# [Objective]
Copy out all the rows below word for word, but leave out the pictures.

# [Exercise data]
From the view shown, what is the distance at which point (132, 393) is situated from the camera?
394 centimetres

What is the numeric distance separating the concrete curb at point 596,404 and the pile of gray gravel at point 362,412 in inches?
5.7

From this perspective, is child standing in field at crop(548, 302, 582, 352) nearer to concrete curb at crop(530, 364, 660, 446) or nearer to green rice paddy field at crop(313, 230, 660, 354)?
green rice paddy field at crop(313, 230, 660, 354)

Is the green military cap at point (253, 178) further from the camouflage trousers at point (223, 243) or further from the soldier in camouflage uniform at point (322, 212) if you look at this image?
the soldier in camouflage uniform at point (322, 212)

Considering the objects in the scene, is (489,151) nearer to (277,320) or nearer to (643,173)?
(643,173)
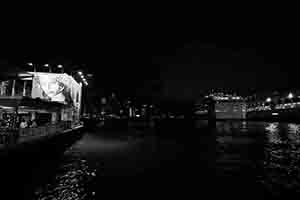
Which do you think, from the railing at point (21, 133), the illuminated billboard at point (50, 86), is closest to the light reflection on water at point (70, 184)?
the railing at point (21, 133)

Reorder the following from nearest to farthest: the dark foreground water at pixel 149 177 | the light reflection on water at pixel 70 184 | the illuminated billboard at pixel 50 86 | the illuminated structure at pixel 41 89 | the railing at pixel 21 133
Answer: the light reflection on water at pixel 70 184 → the dark foreground water at pixel 149 177 → the railing at pixel 21 133 → the illuminated structure at pixel 41 89 → the illuminated billboard at pixel 50 86

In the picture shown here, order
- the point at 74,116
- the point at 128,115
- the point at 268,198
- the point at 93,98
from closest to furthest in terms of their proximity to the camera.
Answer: the point at 268,198 → the point at 74,116 → the point at 93,98 → the point at 128,115

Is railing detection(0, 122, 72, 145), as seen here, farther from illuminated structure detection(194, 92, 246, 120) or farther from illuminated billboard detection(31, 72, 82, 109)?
illuminated structure detection(194, 92, 246, 120)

# [Written solution]
From the view shown, what is the distance at which point (132, 393) is situated from the camera?
394 centimetres

What is the numeric distance separating the concrete curb at point 596,404 and the pile of gray gravel at point 362,412 in inches?
5.7

From this perspective, is child standing in field at crop(548, 302, 582, 352) nearer to concrete curb at crop(530, 364, 660, 446) or nearer to green rice paddy field at crop(313, 230, 660, 354)?
green rice paddy field at crop(313, 230, 660, 354)

Is the green military cap at point (253, 178) further from the camouflage trousers at point (223, 243) or further from the soldier in camouflage uniform at point (322, 212) if you look at this image?
the soldier in camouflage uniform at point (322, 212)

Considering the objects in the scene, is (489,151) nearer to (277,320) or nearer to (643,173)?
(643,173)
Which do you think, from the railing at point (21, 133), the illuminated billboard at point (50, 86), is closest to the light reflection on water at point (70, 184)?
the railing at point (21, 133)

Reorder the following from nearest to farthest: the dark foreground water at pixel 149 177 | the light reflection on water at pixel 70 184 | the illuminated billboard at pixel 50 86 | the illuminated structure at pixel 41 89 | the railing at pixel 21 133
Answer: the light reflection on water at pixel 70 184 → the dark foreground water at pixel 149 177 → the railing at pixel 21 133 → the illuminated structure at pixel 41 89 → the illuminated billboard at pixel 50 86

In the picture shown here, order
- the point at 74,116
- the point at 128,115
- the point at 268,198
- the point at 93,98
from closest to furthest in terms of their proximity to the camera.
Answer: the point at 268,198 → the point at 74,116 → the point at 93,98 → the point at 128,115

Is railing detection(0, 122, 72, 145), as seen here, farther from illuminated structure detection(194, 92, 246, 120) or farther from illuminated billboard detection(31, 72, 82, 109)?
illuminated structure detection(194, 92, 246, 120)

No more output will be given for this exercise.